Halfway through a project that's equal parts lust, confidence and class, Donell Jones dangles '76 Dom Perignon and a dime bag in front of his lady’s eyes as foreplay. That should tell you everything. Seductive chords set the mood as he lays a very direct agenda: “Plan on making you moan.” And (even more direct): "We gon' do it tonight."
A soundtrack to:
—Transporting to the 1940s and relaxing in a jazz lounge
—Sobbing in front of a window
—Picking up the opposite sex (for sex)
Top-5 Breakup song ever ("Where I Wanna Be"):
“I just left my baby girl a message, saying I won’t be coming home/I’d rather be alone/She doesn’t fully understand me/’Cause I’d rather leave than to cheat/If she give me some time, I can be the man she needs/But there’s a lot of lust inside of me.”

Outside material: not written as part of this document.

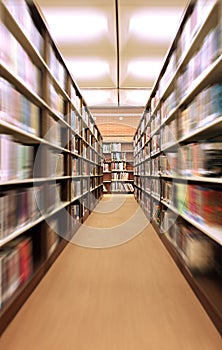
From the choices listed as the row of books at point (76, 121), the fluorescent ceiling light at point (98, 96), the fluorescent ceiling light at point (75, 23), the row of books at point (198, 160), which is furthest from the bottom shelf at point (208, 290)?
the fluorescent ceiling light at point (98, 96)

Jones flips the “It’s not you; it’s me” trope into one of R&B's most effective and candid break-up anthems. Explaining why he needs a breather from his teenage love, he's genuine, vulnerable and selfish (“Do I leave? Do I stay? Do I go? I think about my life and what matters to me the most”). As suave as the song sounds, you never want to be on the receiving end of his message.
Song that might not fly in 2014:
On "Have You Seen Her?" Donell tries to find a mysterious PYT pushing a GS4 (that's a Lexus) and goes about it by asking if anyone's seen her. These days, he'd just put an APB out on Twitter and/or lurk in her Instagram.
Perfect pickup lines:
—“Would you mind if I take this seat right here?/’Cause you’re sitting alone/If you’re sippin’ on Cris, girl, I’m buying, yeah”
—“I must admit I got a thing for you/It's just a little taste of all the things I'll do for you”
—“All this love, are you gonna be the one to get it?”
—"It's a quarter past 3, girl, what's it gon' be?"
Bet you didn't know: Jones' pre-solo pen credits include co-writing (with Faith Evans) Usher’s 1994 breakout single, “Think of You.”
Synopsis: Most R&B heads will fight to put this project in their top-whatever lineup, for the replay factor alone. Donell Jones slipped us an undercover classic (and a classic Left Eye verse on "U Know What's Up") and tip-toed out the door. He’s released five albums since this platinum-selling sophomore effort, but none as musically dapper and truthful. Where I Wanna Be could even be considered a forefather to Usher's testosterone manifesto Confessions.
Hard truths are softened and dirty deeds are done, but Donell always comes across like a smooth criminal ("I understand you got a nigga that lives at home, but I wanna be the cat that makes you moan."). It's not exactly a diamond—his vocals beg beyond its limits sometimes. But BabyFace’s buttery touch is apparent, and Jones and company’s storytelling and slight edge scream sophistication. It's so easy and simple that it's good for you.